ADaM dataset structures
| Structure | Name | Description |
|---|---|---|
| ADSL | Subject-Level Analysis Dataset | One record per subject — all baseline covariates and flags |
| BDS | Basic Data Structure | One or more records per subject/parameter/timepoint — used for ADPC, ADPP |
| OCCDS | Occurrence Data Structure | Designed for counting occurrences (adverse events, medications) |
ADaM variable naming conventions
All ADaM variable names must be no more than 8 characters in length, start with a letter (not underscore), and be composed only of letters (A–Z), underscore (_), and numerals (0–9). ADaM adheres to a principle of harmonization known as “same name, same meaning, same values” across datasets.
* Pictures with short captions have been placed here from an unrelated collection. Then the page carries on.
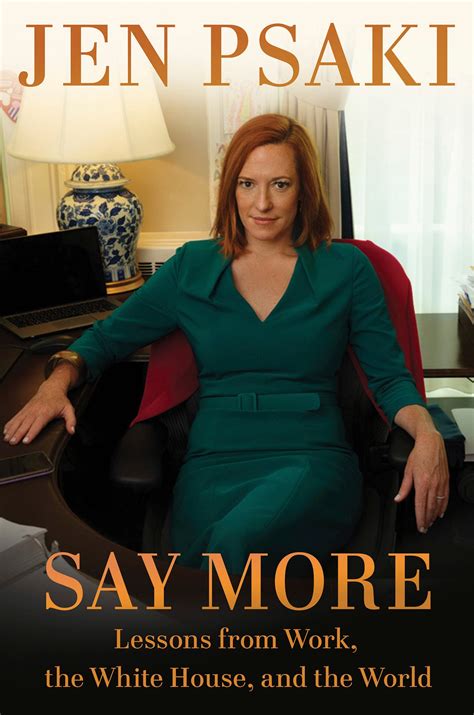 Where To Find A High Quality Professional Pic Of Jen Psaki During Her Time As The White House Secretary 3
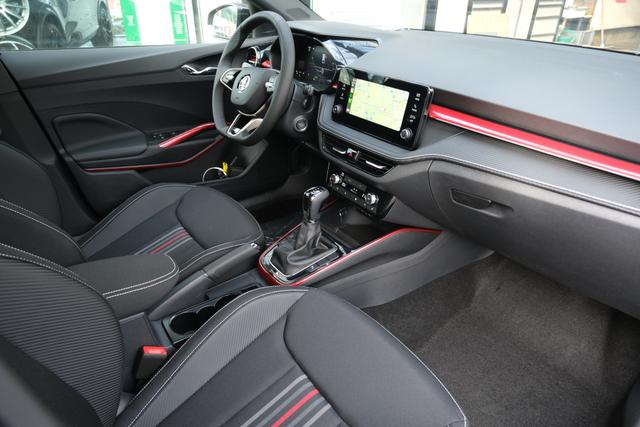 Skoda Fabia Monte Carlo DSG Moon Weiß 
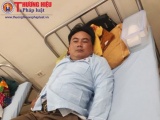  Thanh Hóa: Tài xế bị hai bố con nhà xe Trình Loan hành hung phải nhập viện điều trị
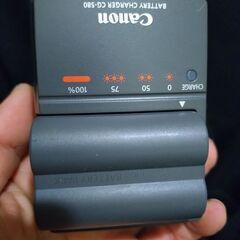 EOS 20D用 ★Canon 純正 充電器 CG-580 純正...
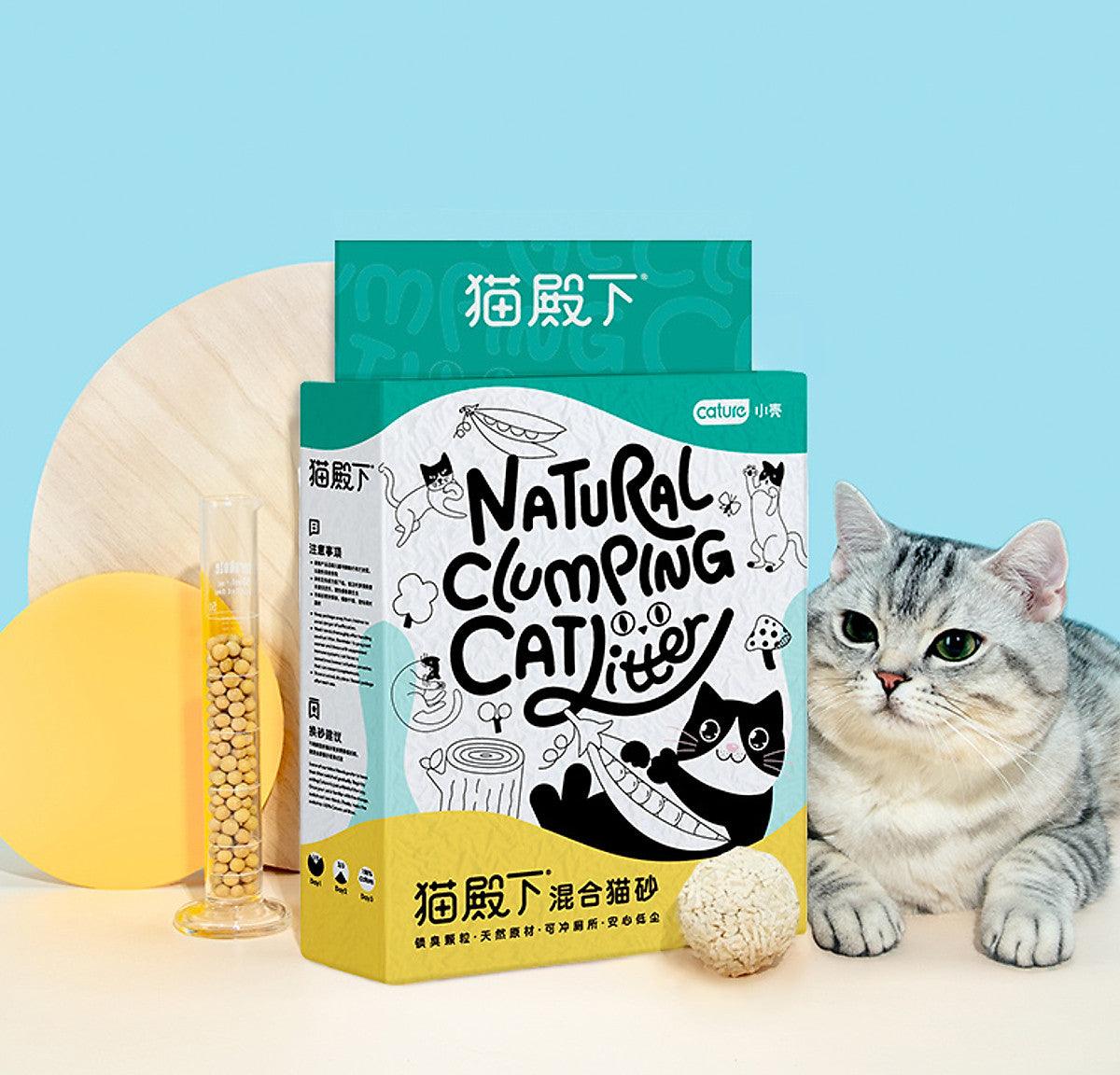 Cát Mèo Đậu Nành Cature Tofu Domestic 2.4kg (6L) - Paddy Pet Shop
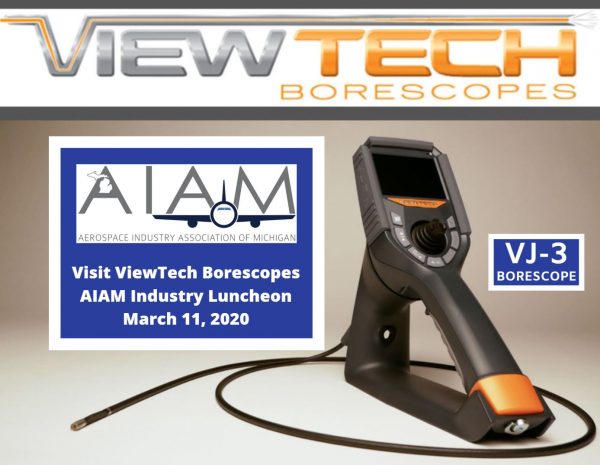 AIAM Industry Luncheon ViewTech Borescopes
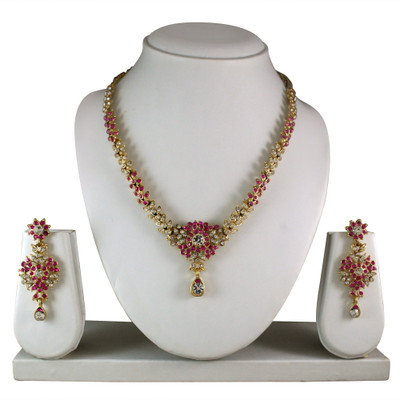Atasi International Alloy Jewel Set(Multicolor)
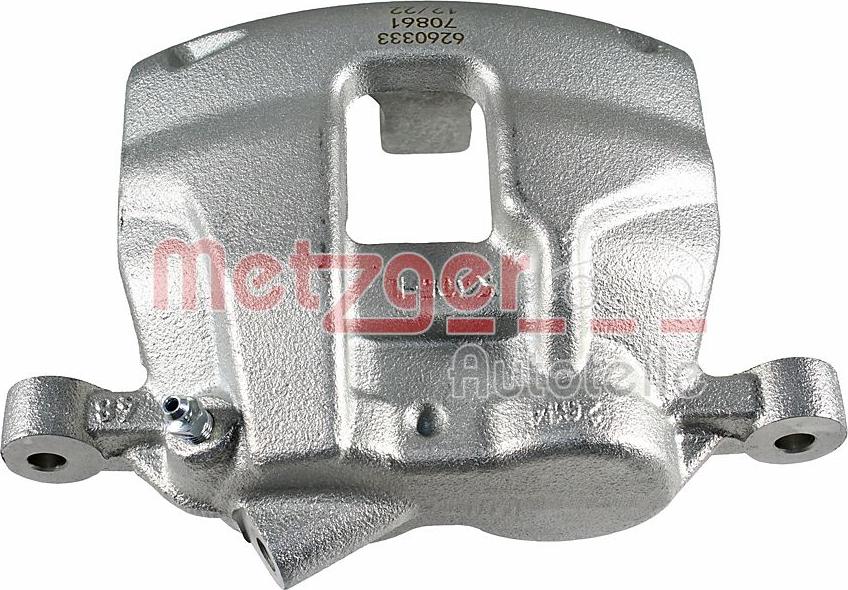 Metzger 6260333 - Гальмівний супорт autozip.com.ua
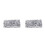 DIY Doll Eye Stickers White Plastic Self-Adhesive Craft Patches 11
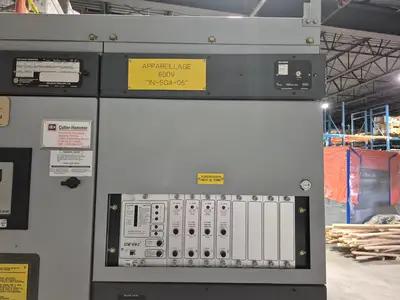 Magnum DS 600V 3200A 65kA Switchgear Lineup w/ MDS616 & MDS632 Breakers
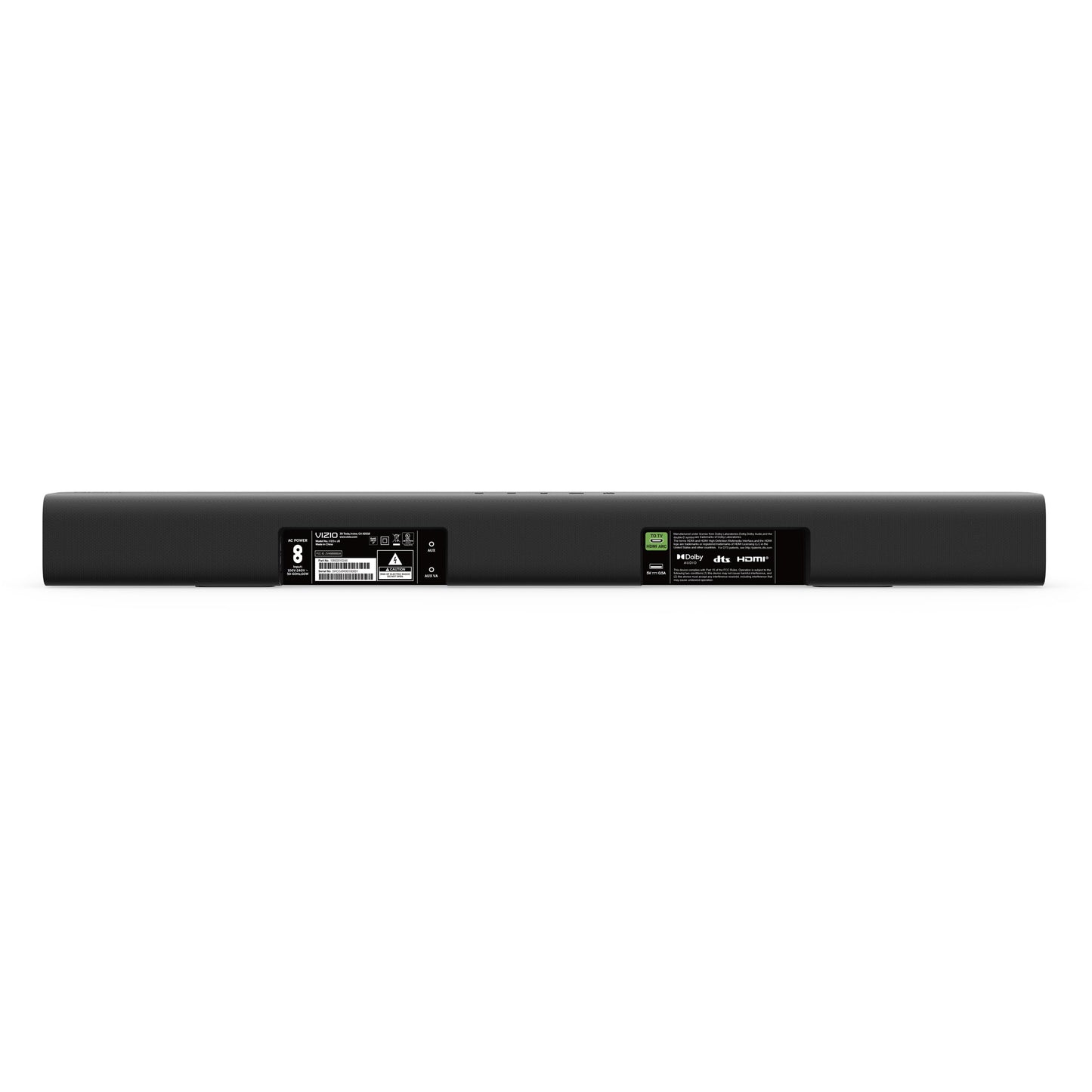 VIZIO V-Series 2.0 Compact Sound Bar with Dolby Audio, DTS:X, Bluetooth V20x-J8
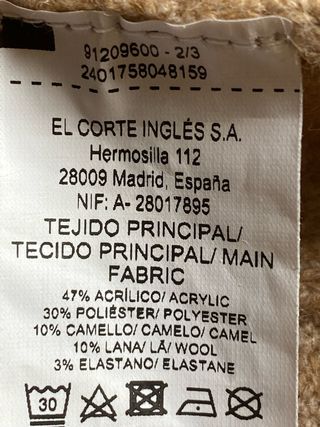 Chaleco Formula Joven Lana Tejido Ligero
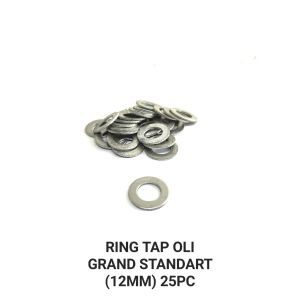 Ring Tap Oli Grand "17 (Harga Per Pak Isi 25) - Ring Reng Plat Baut Tap Oli Oil 17 Bawah Aluminium Honda Astea Prima Legenda Supra Lama 100cc Tromol Supra X Lama Supra Fit Supra X 125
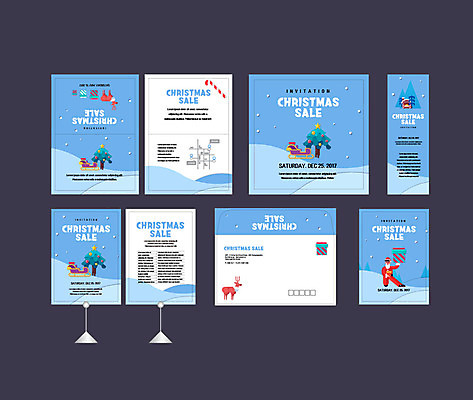 템플릿 배너템플릿 크리스마스 지팡이 선물 이벤트 사람없음 세트 크리스마스트리 산타클로스 루돌프 현수막 전단 엽서 초대장 썰매 약도 소봉투 행사세트 행사템플릿 AI파일 배너 기념일 지도 사슴 편지봉투 카드_감사 편지 홍보물 파일형식 벡터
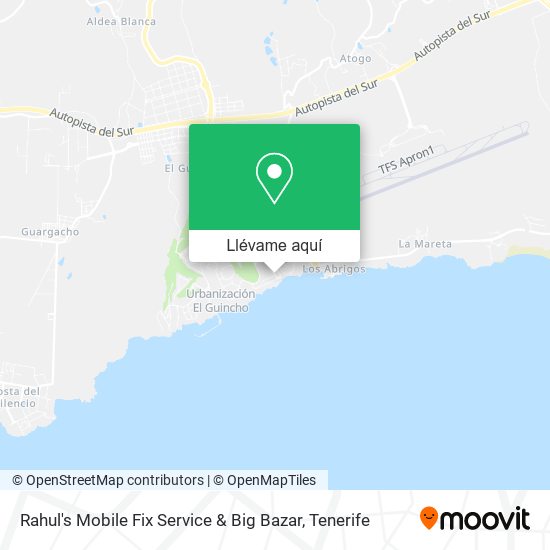 Mapa Rahul's Mobile Fix Service & Big Bazar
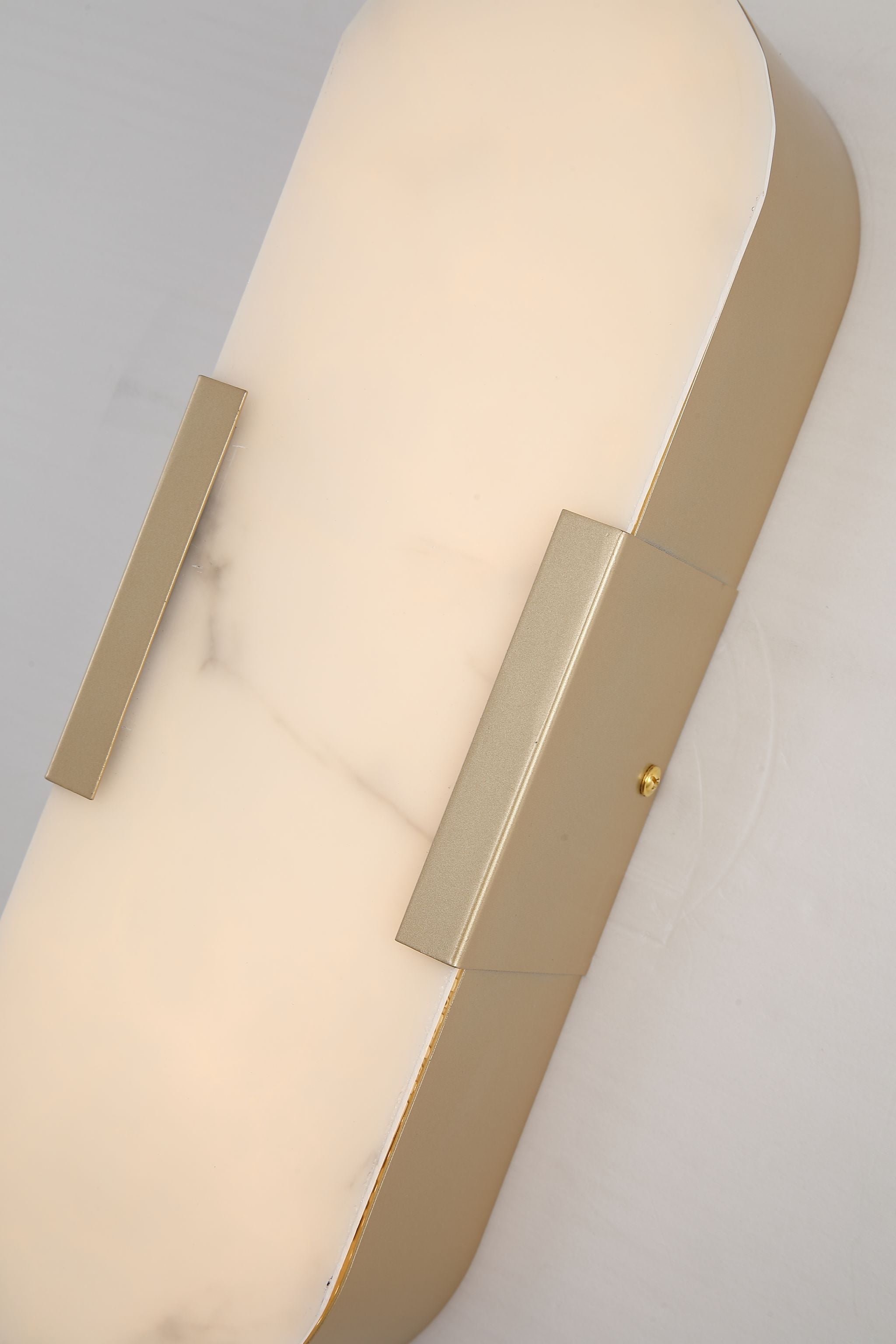 Opaline LED 35mm High Wall Light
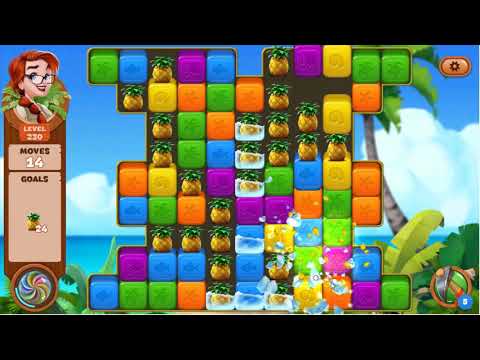 Lost Island Blast Adventure Level 230 - No Boosters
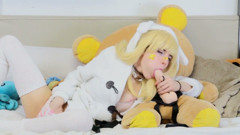 Riding & Sucking My Friend Rilakkuma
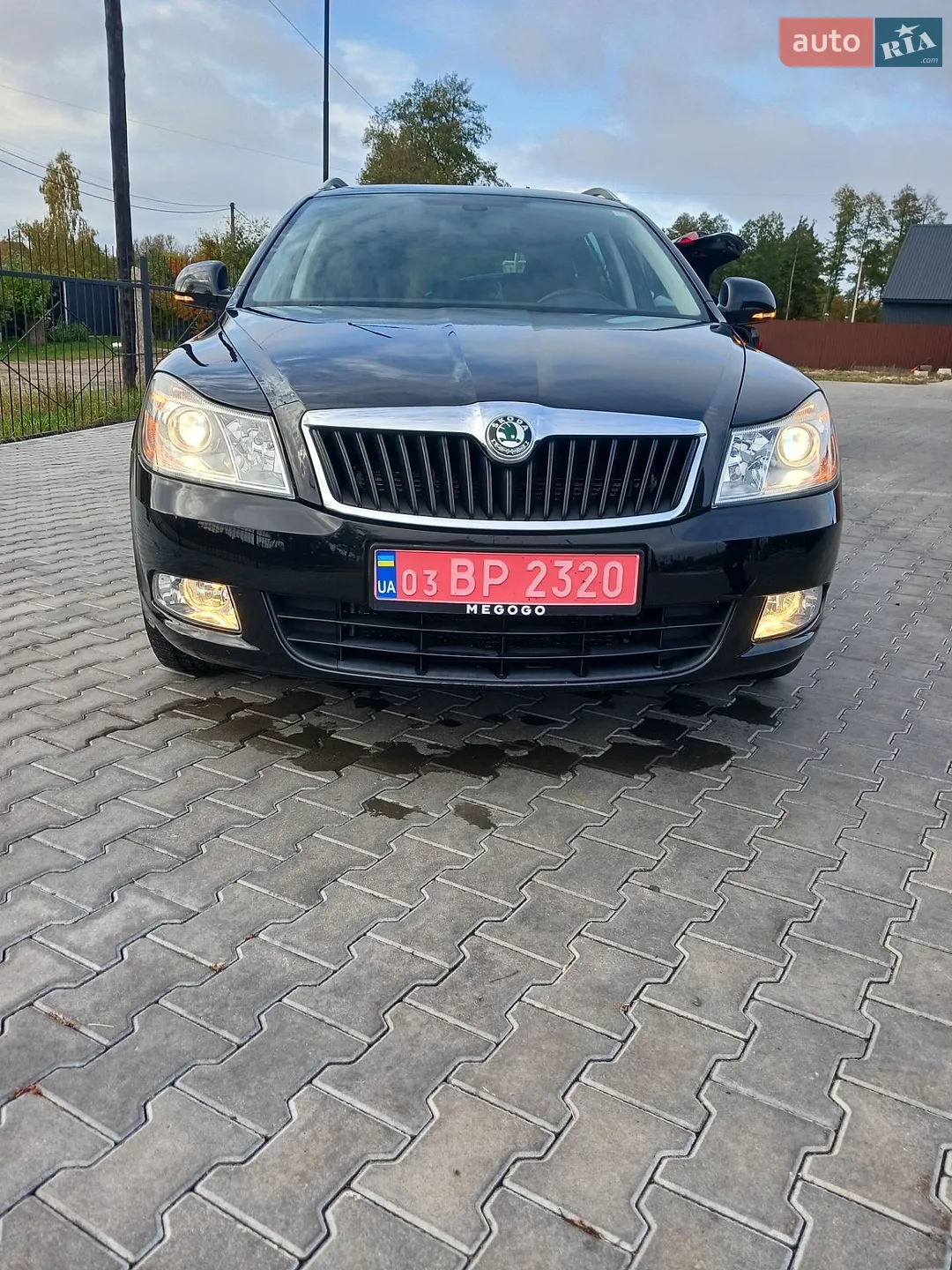 Skoda Octavia Scout, 2010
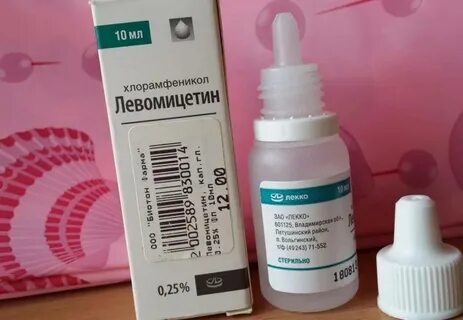Что можно капать в глаза ребенку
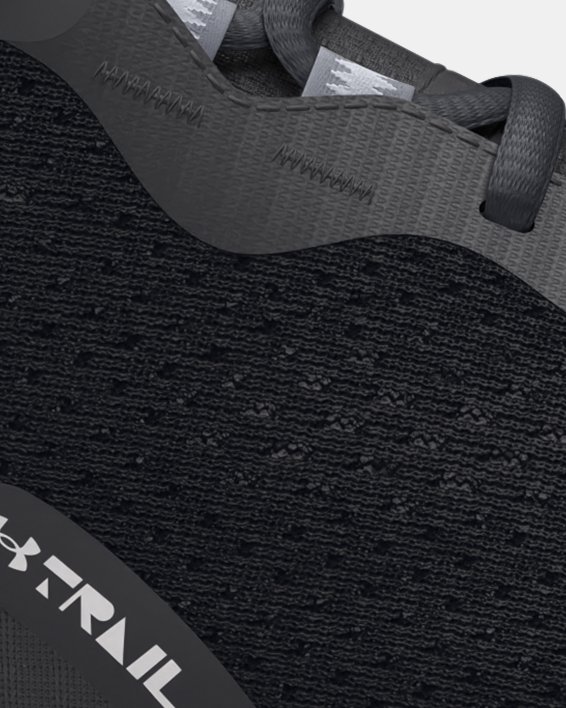 Unisex UA Sonic Trail Running Shoes, Black, pdpMainDesktop image number 0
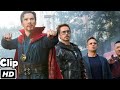 New York Battle Scene (Hindi) | Avengers VS Black Order | Avengers Infinity War | Movie CLIP 4K HD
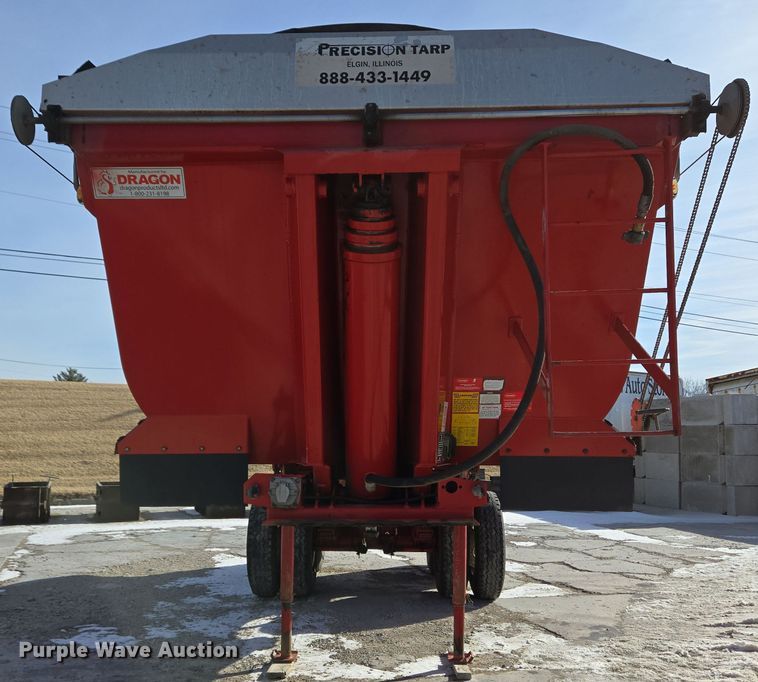 image for item DH9789 2017 Ranco end dump trailer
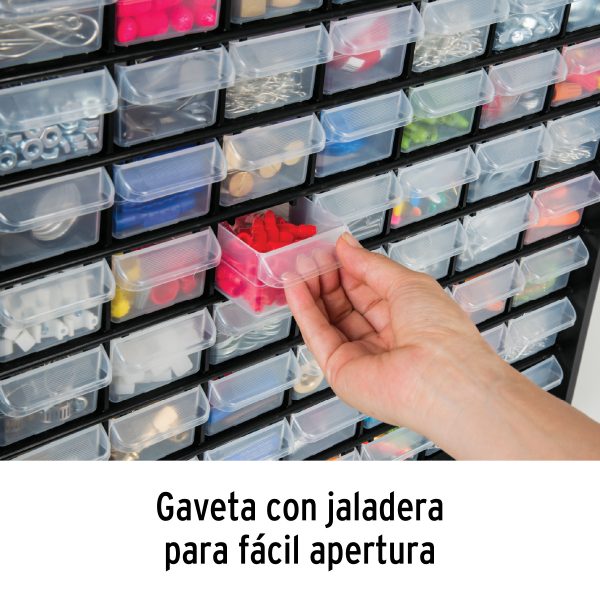 Organizador con 16 gavetas, Truper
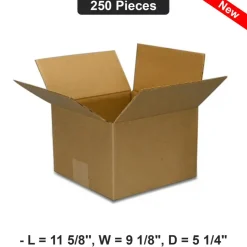 Versatile Packaging Solution Box 11 5/8x9 1/8x5 1/4Inch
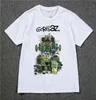 Gorillaz Tシャツ英国ロックバンドGorillazs Tshirt HiphopオルタナティブラップミュージックTシャツThe Nownow NewアルバムTshirt Pure Cotton1394490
In a pair of corresponding variables (e.g., TRTP and TRTPN), the primary or most commonly used variable does not have the suffix or extension (i.e., N for numeric or C for character). The relevant suffix is used only on the name of the secondary member of the variable pair.
| Suffix | Meaning |
|---|---|
N |
Numeric version of a character variable (e.g., TRTPN) |
C |
Character version of a numeric variable |
FL |
Flag/indicator variable (Y/N, 1/0) |
GRy, Gy, CATy |
Grouping variable (y = grouping scheme) |
DT |
Numeric date |
DTM |
Numeric datetime |
TM |
Numeric time |
DTF |
Date imputation flag |
TMF |
Time imputation flag |
DY |
Relative study day (no day 0) |
BL |
Baseline |
CHG |
Change |
FU |
Follow-up |
OT |
On treatment |
RU |
Run-in |
SC |
Screening |
TA |
Taper |
TI |
Titer |
U |
Units |
WA |
Washout |
SEND
SEND (Standard for Exchange of Nonclinical Data) is the nonclinical counterpart to SDTM — it applies the same domain-based structure to pre-clinical studies such as toxicology and pharmacokinetic studies in vivo.
SEND data can be a source for allometric scaling, preclinical PK/PD model development, and inter-species translation.